Rubèn González-Colom, Isaac Cano and Josep Roca, researchers at IDIBAPS, participated in the study. The work received funding from the Catalan Ministry of Health, as part of the TRAJECTOME project (EU ERA PerMed programme), with the collaboration of the CatSalut group - Digitalisation for the Sustainability of the Health System (DS3).
The TRAJECTOME project assessed new technologies for studying the biological mechanisms that explain the associations and trajectories of diseases, with a focus on preventive and precision medicine. Depression was the central use case in the project.
What is depression or depressive disorder?
Depressive disorders are a group of illnesses whose common symptom is the presence of pathological sadness. However, it is not a homogeneous illness. It manifests itself in very varied ways, with symptoms and comorbidities that can differ considerably from one person to another. This makes it difficult to treat and understand both biologically and clinically.
“In order to address this complexity, the researchers set out to identify different clusters, or groups of patients who share similar genetic and clinical characteristics,” explains Isaac Cano.
Seven groups with unique genetic profiles and risk factors
The study analysed data from 12 million participants from cohorts in several European countries, including the United Kingdom, Finland and Spain. Adopting an innovative approach based on dynamic Bayesian networks, they studied morbidity trajectories—in other words, the patterns of illness over the course of life—in people with depression.
Through the analysis of morbidity trajectories, seven clusters of patients were identified, which share specific protective- and risk-factor profiles, with differentiated genetic and clinical characteristics. Moreover, it was observed that some of these clusters had a higher disease prevalence, especially those related to inflammatory processes.
“One of the most important discoveries was precisely the identification of the influence of inflammatory processes in the profiles of patients with a higher disease burden. This finding suggests that, for some subgroups of people with depression, treatments that reduce inflammation may be particularly effective”, says Rubèn González-Colom.

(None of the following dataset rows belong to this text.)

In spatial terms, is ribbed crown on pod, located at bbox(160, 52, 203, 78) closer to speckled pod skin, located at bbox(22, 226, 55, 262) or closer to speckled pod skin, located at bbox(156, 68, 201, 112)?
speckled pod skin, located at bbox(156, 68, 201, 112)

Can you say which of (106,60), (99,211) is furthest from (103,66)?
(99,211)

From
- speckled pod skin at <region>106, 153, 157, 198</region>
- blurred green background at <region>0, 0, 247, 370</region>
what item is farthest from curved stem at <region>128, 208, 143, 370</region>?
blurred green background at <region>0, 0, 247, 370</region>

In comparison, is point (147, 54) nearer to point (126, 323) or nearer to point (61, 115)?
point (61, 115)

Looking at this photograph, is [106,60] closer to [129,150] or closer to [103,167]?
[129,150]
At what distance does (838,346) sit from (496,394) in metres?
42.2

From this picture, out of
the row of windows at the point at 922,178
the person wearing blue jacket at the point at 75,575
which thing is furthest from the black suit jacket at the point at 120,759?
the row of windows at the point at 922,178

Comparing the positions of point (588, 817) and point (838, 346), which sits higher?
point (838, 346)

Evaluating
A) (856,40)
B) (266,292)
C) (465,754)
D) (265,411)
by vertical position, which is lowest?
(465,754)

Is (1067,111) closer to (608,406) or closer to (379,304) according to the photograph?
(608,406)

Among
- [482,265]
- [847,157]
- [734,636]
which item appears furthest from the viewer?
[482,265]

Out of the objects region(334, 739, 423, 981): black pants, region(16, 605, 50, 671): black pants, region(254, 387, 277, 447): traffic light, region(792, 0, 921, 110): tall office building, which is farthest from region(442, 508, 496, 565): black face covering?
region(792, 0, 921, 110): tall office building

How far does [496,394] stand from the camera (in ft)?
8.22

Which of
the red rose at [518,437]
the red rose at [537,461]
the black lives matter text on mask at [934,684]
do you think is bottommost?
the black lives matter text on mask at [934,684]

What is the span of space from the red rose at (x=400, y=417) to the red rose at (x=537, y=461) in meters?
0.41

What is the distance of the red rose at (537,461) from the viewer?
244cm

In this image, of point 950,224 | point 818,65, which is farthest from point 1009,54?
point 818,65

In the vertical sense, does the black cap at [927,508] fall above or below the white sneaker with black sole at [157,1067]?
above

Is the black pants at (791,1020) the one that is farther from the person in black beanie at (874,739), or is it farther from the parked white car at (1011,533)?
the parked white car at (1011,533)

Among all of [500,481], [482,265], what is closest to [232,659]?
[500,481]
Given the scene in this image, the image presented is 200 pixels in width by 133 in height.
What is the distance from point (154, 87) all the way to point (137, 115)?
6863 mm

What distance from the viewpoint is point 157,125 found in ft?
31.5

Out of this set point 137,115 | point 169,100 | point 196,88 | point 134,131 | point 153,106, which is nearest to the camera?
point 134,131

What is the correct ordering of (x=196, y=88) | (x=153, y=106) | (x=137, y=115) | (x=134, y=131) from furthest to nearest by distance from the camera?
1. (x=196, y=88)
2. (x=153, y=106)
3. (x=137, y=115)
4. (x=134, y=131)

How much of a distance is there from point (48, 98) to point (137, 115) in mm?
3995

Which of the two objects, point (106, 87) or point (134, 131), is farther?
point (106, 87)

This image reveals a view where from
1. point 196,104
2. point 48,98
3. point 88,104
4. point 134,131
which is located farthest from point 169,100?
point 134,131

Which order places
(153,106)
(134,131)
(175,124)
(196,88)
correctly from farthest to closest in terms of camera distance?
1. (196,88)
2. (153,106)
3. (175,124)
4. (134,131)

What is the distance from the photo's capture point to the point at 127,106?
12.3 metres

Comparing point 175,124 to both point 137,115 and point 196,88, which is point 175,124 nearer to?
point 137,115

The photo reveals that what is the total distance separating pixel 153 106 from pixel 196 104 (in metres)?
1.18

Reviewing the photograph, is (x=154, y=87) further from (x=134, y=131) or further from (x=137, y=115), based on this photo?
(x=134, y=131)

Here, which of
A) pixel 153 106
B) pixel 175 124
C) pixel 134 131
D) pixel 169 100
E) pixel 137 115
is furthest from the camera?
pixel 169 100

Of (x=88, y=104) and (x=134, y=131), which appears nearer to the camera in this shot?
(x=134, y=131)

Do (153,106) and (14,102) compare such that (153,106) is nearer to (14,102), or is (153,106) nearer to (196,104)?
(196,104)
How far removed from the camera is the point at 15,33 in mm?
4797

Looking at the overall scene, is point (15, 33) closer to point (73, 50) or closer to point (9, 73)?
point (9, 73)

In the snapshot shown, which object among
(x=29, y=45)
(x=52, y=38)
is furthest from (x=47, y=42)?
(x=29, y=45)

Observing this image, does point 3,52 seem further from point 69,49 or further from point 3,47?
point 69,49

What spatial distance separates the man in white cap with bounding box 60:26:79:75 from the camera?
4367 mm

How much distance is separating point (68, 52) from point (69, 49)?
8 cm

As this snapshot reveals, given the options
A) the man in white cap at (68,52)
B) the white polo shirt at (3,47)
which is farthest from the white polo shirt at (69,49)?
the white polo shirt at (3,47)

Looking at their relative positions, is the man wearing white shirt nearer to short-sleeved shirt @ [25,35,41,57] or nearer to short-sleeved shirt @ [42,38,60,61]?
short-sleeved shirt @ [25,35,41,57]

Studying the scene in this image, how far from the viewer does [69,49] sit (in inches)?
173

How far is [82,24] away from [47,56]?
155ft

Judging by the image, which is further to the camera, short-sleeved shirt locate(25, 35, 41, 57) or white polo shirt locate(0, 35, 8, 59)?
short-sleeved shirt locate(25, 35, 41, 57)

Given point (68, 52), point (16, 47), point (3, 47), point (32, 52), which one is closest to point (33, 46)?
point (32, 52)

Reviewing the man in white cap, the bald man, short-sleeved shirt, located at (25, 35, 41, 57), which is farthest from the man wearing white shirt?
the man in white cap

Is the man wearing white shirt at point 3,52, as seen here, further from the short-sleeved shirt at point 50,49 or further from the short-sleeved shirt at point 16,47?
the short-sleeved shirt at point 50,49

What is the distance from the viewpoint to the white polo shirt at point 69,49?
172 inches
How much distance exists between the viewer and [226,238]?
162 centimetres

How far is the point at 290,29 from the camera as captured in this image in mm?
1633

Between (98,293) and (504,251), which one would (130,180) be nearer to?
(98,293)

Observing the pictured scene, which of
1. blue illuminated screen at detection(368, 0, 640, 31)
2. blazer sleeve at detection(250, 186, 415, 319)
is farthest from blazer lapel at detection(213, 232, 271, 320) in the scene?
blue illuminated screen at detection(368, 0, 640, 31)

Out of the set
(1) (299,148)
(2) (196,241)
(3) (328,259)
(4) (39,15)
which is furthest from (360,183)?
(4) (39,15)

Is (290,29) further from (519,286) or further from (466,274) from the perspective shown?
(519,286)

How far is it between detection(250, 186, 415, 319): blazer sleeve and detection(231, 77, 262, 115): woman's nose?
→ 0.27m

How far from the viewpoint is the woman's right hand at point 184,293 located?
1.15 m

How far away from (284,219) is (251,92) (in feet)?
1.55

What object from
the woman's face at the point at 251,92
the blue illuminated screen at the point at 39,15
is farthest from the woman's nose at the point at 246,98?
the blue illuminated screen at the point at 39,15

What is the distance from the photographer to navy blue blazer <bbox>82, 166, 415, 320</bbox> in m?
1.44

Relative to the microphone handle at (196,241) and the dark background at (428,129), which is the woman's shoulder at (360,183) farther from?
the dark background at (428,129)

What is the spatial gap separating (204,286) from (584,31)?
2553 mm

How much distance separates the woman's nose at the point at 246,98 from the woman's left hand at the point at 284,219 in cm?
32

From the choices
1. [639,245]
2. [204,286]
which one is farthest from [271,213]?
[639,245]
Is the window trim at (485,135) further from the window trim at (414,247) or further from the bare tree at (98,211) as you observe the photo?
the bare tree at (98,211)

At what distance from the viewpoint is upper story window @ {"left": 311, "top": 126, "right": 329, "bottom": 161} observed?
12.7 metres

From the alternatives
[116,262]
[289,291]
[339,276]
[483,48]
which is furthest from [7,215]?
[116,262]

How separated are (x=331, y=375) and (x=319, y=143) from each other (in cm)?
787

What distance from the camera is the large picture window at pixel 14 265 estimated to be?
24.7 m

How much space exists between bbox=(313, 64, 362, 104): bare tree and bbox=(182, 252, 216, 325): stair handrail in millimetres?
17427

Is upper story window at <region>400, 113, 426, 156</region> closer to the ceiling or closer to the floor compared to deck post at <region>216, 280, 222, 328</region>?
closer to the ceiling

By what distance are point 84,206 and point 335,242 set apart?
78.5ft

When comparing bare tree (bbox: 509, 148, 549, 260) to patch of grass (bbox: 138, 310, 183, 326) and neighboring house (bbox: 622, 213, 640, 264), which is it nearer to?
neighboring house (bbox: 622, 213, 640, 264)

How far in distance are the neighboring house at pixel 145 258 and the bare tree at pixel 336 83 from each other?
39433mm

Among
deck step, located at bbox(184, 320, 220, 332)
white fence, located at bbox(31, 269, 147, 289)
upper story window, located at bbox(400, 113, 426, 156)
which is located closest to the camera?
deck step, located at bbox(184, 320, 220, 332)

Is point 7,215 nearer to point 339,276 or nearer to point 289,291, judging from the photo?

Implications for the personalization of treatments
The ultimate goal of this study is to improve current treatments for depression through a more personalized approach. The identification of different genetic and non-genetic risk profiles could allow specific treatments to be designed for each patient, instead of applying a generic solution.
According to the researchers, the results of this study have the potential to change the way we understand and treat depression. The creation of a detailed map of the genetic background and correlations between these clusters offers a new perspective on the neurobiology of major depressive disorder. In fact, the findings suggest that the morbidity trajectories are the key to understanding the biological mechanisms underlying this illness.
It should be noted that the overall results of the TRAJECTOME project offer a high potential for generalizability, with relevant applications in the prevention and management of multimorbitity that go beyond the use case.
Study reference:
Gezsi A, Van der Auwera S, Mäkinen H, Eszlari N, Hullam G, Nagy T, Bonk S, González-Colom R, Gonda X, Garvert L, Paajanen T, Gal Z, Kirchner K, Millinghoffer A, Schmidt CO, Bolgar B, Roca J, Cano I, Kuokkanen M, Antal P, Juhasz G. Unique genetic and risk-factor profiles in clusters of major depressive disorder-related multimorbidity trajectories. Nat Commun. 2024 Aug 21;15(1):7190. doi: 10.1038/s41467-024-51467-7. PMID: 39168988; PMCID: PMC11339304.